Chinese factories raised production modestly in March while cost inflation slowed, early signs that it has had some success in taming prices through monetary policy tightening.
Two surveys of China's vast manufacturing sector showed factories growing moderately rather than booming, and some economists said a further slowdown could be in store.
Yet few thought slackening production would slam the brakes on the world's fastest-growing major economy, even if it was starting to feel some trade damage from Japan's earthquake and nuclear disasters.
"It's growing at a slow and steady speed as tighter monetary policy impacts," said Stephen Green, an economist at Standard Chartered in Shanghai.
"I'm not overly worried about growth.

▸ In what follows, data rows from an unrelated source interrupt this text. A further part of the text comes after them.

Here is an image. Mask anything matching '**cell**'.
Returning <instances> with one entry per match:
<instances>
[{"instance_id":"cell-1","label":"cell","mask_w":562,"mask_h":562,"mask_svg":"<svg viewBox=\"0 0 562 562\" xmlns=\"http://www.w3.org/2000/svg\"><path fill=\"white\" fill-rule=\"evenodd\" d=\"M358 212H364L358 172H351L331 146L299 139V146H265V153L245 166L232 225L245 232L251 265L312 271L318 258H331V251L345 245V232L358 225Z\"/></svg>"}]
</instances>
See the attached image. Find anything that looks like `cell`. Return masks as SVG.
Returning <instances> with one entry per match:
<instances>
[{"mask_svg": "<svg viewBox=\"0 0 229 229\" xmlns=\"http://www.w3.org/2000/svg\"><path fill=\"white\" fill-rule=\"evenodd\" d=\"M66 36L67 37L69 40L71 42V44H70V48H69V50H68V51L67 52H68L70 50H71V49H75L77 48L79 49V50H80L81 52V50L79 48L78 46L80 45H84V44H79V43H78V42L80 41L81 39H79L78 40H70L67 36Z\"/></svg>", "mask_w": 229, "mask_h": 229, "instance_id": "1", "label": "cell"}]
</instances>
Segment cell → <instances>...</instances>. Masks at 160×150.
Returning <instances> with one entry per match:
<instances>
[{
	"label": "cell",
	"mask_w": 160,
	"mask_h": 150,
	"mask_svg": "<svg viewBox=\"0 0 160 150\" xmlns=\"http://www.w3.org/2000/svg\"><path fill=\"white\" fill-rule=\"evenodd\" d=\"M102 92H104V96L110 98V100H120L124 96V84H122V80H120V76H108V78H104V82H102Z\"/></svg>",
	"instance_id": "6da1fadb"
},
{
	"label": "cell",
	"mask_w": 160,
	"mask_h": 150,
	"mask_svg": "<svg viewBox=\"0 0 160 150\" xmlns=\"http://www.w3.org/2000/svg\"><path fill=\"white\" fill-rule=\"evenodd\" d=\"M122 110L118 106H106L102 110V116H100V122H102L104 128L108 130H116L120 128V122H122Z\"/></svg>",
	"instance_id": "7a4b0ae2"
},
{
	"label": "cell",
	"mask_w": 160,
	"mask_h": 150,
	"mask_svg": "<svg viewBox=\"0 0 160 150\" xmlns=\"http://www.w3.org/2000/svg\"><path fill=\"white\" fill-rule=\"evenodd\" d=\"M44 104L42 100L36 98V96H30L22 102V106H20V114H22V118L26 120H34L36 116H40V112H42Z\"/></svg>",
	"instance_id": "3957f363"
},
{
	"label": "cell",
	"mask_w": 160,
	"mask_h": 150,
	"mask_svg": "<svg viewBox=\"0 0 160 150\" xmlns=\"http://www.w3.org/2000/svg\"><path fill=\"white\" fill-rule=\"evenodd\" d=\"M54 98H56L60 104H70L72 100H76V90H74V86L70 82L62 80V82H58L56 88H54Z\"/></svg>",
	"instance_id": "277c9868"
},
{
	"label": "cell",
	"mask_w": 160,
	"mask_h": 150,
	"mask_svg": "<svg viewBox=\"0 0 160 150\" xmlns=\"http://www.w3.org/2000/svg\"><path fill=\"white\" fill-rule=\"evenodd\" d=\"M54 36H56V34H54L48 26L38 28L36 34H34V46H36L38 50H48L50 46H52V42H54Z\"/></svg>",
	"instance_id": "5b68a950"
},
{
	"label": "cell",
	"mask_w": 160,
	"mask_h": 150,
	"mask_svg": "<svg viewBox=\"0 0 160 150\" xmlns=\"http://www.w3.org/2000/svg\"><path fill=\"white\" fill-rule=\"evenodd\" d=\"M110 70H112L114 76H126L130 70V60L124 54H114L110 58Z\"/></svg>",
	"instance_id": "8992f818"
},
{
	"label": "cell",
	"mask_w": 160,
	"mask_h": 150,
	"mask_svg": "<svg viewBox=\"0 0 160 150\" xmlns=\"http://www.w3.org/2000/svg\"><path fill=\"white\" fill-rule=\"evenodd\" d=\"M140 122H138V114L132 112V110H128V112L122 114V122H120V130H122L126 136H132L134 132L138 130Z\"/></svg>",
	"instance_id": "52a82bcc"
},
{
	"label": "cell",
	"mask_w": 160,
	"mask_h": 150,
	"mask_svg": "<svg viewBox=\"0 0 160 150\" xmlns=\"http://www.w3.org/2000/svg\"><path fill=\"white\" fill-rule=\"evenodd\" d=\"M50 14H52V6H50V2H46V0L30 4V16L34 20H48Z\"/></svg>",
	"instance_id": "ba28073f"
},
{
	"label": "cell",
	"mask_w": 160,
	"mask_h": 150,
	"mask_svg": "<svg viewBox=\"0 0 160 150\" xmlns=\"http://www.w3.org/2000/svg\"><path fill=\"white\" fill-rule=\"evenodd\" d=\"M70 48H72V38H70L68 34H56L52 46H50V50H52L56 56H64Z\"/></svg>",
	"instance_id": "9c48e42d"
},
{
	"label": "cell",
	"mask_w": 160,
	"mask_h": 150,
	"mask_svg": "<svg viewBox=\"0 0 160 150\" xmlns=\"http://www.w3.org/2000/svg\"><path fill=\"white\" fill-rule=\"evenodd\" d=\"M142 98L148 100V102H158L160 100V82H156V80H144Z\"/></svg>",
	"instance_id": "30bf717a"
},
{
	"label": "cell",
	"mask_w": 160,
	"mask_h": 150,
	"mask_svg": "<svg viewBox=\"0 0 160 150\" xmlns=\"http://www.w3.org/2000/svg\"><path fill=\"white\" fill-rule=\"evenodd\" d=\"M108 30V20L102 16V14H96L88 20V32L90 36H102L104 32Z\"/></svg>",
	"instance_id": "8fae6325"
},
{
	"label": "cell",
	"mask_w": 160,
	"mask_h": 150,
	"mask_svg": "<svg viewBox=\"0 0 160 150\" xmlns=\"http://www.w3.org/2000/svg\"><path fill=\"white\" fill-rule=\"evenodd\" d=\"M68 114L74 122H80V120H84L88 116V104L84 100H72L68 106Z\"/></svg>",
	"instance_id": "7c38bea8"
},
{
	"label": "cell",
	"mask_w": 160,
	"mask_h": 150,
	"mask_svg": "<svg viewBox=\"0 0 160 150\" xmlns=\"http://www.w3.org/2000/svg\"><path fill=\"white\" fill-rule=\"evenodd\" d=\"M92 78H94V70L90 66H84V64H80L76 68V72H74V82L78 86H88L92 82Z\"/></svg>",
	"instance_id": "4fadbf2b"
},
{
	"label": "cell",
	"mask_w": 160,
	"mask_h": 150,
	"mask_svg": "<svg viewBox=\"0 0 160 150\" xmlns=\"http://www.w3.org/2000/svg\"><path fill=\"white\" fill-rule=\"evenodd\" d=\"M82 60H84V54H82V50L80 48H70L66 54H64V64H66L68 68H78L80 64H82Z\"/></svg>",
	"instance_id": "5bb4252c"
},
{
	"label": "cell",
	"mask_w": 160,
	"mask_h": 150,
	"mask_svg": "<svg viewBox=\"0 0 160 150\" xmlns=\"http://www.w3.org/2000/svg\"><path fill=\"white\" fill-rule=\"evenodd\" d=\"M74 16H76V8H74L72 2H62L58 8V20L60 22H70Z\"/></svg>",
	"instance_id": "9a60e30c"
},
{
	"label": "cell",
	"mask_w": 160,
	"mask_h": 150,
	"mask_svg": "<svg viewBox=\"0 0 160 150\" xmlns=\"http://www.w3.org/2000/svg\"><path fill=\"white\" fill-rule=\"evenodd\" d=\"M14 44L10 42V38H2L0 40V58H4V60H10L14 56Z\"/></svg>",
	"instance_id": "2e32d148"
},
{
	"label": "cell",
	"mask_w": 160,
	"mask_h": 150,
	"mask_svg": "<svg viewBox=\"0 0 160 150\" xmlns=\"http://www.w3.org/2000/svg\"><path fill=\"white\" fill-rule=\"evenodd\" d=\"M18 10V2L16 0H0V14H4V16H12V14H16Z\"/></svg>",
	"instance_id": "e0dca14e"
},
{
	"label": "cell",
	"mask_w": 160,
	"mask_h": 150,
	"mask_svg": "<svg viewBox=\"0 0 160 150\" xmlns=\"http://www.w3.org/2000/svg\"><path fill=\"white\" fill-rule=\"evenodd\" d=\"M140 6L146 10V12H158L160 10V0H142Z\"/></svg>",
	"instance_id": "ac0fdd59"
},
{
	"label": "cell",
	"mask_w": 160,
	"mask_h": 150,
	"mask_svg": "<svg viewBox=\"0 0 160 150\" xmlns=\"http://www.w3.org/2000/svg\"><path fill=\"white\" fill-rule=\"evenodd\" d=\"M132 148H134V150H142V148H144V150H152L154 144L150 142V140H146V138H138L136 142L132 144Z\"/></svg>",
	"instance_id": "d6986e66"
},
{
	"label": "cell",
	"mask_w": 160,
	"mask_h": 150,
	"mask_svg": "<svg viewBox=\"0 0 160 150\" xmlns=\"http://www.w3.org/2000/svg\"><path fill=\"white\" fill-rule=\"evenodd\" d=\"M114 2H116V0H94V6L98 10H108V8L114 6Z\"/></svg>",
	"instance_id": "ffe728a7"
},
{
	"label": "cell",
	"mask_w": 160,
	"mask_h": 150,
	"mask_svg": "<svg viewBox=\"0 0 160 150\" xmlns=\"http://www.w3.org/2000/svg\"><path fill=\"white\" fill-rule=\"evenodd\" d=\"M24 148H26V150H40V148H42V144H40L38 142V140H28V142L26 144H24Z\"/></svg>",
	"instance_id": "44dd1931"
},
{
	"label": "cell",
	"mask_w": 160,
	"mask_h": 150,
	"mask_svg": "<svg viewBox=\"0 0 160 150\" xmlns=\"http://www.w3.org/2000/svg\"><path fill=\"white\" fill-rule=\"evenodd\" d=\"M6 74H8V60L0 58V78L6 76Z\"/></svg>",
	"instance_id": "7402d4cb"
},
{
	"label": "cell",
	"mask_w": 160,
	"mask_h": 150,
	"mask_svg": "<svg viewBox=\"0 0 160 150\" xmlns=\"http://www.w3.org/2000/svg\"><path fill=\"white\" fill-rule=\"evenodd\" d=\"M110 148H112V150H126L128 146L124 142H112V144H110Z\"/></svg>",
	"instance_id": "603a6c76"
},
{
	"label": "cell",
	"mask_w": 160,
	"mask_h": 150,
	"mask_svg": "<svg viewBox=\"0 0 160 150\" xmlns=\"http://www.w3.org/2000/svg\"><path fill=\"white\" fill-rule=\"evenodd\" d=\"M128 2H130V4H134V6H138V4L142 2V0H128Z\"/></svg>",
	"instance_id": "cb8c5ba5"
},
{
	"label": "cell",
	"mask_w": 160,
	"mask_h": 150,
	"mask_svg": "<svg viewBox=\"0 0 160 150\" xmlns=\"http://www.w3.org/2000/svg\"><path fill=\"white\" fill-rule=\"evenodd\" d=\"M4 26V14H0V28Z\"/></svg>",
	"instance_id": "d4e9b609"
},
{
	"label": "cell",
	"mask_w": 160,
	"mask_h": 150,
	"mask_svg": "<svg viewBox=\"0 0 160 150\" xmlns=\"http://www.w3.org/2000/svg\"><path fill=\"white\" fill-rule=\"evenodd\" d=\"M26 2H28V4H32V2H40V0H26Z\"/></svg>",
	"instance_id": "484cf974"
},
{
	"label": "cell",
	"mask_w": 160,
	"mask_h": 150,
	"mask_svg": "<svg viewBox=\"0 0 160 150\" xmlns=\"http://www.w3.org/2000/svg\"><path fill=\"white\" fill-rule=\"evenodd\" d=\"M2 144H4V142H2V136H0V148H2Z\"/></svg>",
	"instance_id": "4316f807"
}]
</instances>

We need to hit inflation. That is the priority still," he said.
China's official purchasing managers' index (PMI), compiled by the government, rose to 53.4 in March from a six-month low of 52.2, slightly under a Reuters forecast for 54.
A separate survey published by HSBC showed the PMI steadying near seven-month lows at 51.8, from February's 51.7.
Although both surveys made no mention of Chinese factories hurting from disrupted supplies from Japan, but in its analysis of the official survey China's statistics bureau said Japan's crisis was starting to take a toll on production.
It said the electronics industry was feeling the squeeze of reduced supplies of parts and raw materials.
High oil prices and excess cash in the Chinese economy drove China's inflation to a 28-month high of 5.1 per cent in November but the surveys offered signs that price pressures were easing.
The input prices sub-index, a measure of how much factories pay for raw materials and other intermediary goods, eased to 68.3 in March for the official PMI, from February's 70.1, showing costs kept rising, but at a slower pace.